Unattended pushcart advertising “frankfurts” with sauerkraut or onions, ice-cold soft drinks, and pies for 5 cents on a rain-soaked wharf.
I was pleased to receive a wonderful holiday package in the mail today: four copies of Poetry South, with my Pushcart-nominated “Etheree for Heather Heyer” among many other works I am looking forward to reading.
In the interim between my nomination and the arrival of the journal, I have been reading poems from 2017 that are published at Poetry South’s website. They couple a dreamy, lyrical sensibility with a sense of the urgent and ominous in a way that seems at once traditionally Southern and reflective of our current fraught moment in history. Although I was born and raised in the North, my mother was originally Southern, and I seem to have, perhaps through her, a taste for lyricism and a sense of tragedy that fit with strong themes running through Southern literature, from Faulkner through Tennessee Williams, and again, in different form, in Poetry South. However I acquired these, I am happy that my poem partakes of them and is out in strong, distinctive company.

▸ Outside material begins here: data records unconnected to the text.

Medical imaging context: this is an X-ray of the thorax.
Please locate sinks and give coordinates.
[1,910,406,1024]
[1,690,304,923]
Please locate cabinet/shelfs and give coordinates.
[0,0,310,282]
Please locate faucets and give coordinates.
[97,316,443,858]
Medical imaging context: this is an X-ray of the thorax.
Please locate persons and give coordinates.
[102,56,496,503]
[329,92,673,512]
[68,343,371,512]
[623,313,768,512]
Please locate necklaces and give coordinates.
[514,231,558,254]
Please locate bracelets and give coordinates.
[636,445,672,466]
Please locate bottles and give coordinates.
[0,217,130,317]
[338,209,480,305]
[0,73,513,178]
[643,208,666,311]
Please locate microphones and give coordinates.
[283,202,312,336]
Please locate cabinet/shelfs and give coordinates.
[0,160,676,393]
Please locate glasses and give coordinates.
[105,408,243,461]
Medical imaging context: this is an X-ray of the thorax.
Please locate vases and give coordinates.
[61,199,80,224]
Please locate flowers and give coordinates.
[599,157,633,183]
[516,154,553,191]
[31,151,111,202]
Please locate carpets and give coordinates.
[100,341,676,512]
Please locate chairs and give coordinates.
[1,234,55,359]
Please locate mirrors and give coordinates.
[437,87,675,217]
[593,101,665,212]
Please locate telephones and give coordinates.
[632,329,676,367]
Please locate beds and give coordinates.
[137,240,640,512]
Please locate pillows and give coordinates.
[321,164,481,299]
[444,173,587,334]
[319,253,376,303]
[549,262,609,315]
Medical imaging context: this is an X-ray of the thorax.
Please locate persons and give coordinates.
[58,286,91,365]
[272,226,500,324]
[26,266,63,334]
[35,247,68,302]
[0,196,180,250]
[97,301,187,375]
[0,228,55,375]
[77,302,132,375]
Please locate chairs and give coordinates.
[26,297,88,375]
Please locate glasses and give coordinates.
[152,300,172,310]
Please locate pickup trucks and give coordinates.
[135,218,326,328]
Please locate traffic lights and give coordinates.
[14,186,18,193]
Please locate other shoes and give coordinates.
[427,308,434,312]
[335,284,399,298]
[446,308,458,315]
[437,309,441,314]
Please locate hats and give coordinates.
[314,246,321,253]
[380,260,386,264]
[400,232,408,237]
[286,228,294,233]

Photo credit: Office for Emergency Management. Office of War Information. Overseas Operations Branch. New York Office. News and Features Bureau. Picture Division. Exhibit Section. (1942 – 1945). Unattended pushcart advertising “frankfurts” with sauerkraut or onions, ice-cold soft drinks, and pies for 5 cents on a rain-soaked wharf. Ca. 1939. PD. Wikimedia Commons.
Reblogged this on Landscape Photo Arts and commented:
I ignored my heritage as a “southerner” until I lived in Jersey for a few years. Like a fish in water, I couldn’t see it as part of my identity. But the Yankees did not give me much of a choice : I had to acknowledge it. That said, the single genre of fiction that interests me most, now, it’s Southern Gothic : https://en.m.wikipedia.org/wiki/Southern_Gothic
I like the intersection of The Twilight Zone and Gone with the Wind!